EXERCISE: Return all of the data that follows precisely, leaving every image out.
Segment Start: SUPPLIED DATA
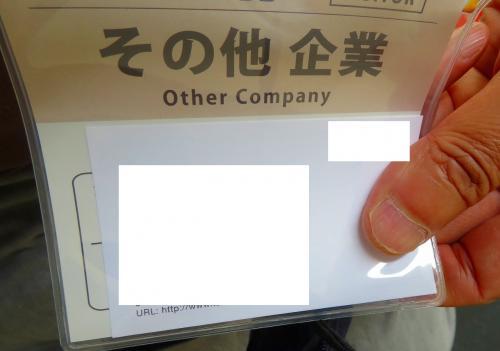 受付完了すると、首から下げる札を戴き、その中に名刺をいれることで来場者の情報が分類されます。<br /><br />ブース応対関係者はこの札を見てビジネスの機会を探ることになります。<br /><br /><br />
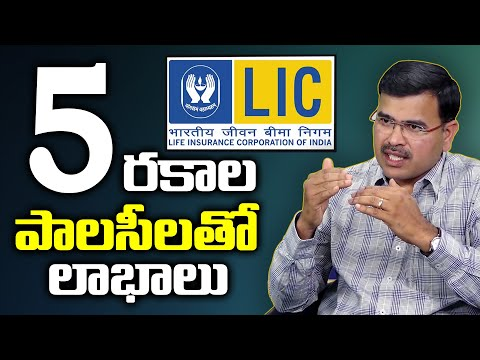 5 Best Policies to Invest in 2020 | Life Insurance Corporation of India | #LIC Krishna Reddy
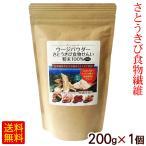 ウージパウダー(さとうきび食物繊維粉末100%)200g×1個 (送料無料メール便)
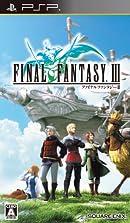 ファイナルファンタジーIII(PSP)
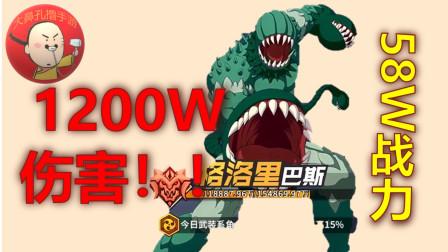 《一拳超人》组织BOSS战攻略!58W战力如何打出1200W+伤害?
Segment End: SUPPLIED DATA
WRITTEN ANSWER:
 受付完了すると、首から下げる札を戴き、その中に名刺をいれることで来場者の情報が分類されます。<br /><br />ブース応対関係者はこの札を見てビジネスの機会を探ることになります。<br /><br /><br />
 5 Best Policies to Invest in 2020 | Life Insurance Corporation of India | #LIC Krishna Reddy
 ウージパウダー(さとうきび食物繊維粉末100%)200g×1個 (送料無料メール便)
 ファイナルファンタジーIII(PSP)
 《一拳超人》组织BOSS战攻略!58W战力如何打出1200W+伤害?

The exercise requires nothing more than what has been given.